The dean’s slow-down discursive offense burns twenty minutes off our half-hour meeting, and I am at a disadvantage because I am afraid my sprinkler system might go off.  Once he regains control of the conversation, I know he will run out the clock, and so I start to rattle off as many points as quickly as I can: I won the election, and he should have met me.  He surely knew that our secret election process, which he had signed off on, was likely to produce a close vote.  What’s more, the personal opinions he solicited did not amount to a democratic election–it seemed to have set aside the election results.  Also, it was wrong to announce the selection of a chair without consulting the department.  And repudiating the vote without meeting me could also be read as a personal rejection—which my colleagues have indeed done.        

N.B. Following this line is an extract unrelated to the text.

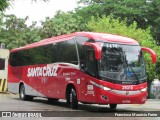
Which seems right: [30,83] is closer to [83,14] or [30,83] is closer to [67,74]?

I start fast, but I am choked up and find my words leaking out increasingly slowly.  I occasionally peer out the window, too, though I don’t have as favorable an angle on the playground.  I find myself speaking so faux-thoughtfully as I’m making the point about his not meeting me that I have time to think about how slowly I’m talking and how absurd and beside the point this is.  There is nothing I can say that will change the dean’s decision, and my colleagues aren’t going to try to override it.  He is really good, as if he had done graduate work in charm school or the Method.  Still talking, I find myself wondering how the dean would have handled Nardo at the park yesterday.  If I had the dean’s skills, Nardo no doubt would have signed on as our batboy.  And I’m sure people are criticizing the dean all the time.  I wonder how he handles it.  Because the gap between what I’m thinking and what I’m saying has expanded dangerously, I suddenly panic that I’m going to change the movie and blurt out some highly inappropriate Fredo Corleone-esque lines from The Godfather, Part Two:  “I’m smart!  I can handle things!   I want respect!  I was passed ovah!” etc.  To avoid that fate, I just shut up.  

We both stand.  So much for taking it right to the dean.  He admits that, knowing what he knows now, “some things might have been done differently.” We are all smiles as he shows me the door, inviting me to return and chat any time, but I think for a moment about exiting through the window because I know I’ve been robbed. The literary critic Hayden White or maybe Francesca notes that narratives always assume a point of view.   I need to keep in mind, too, that for those who glimpse our games on their way to other parts of the park, they are all comedy.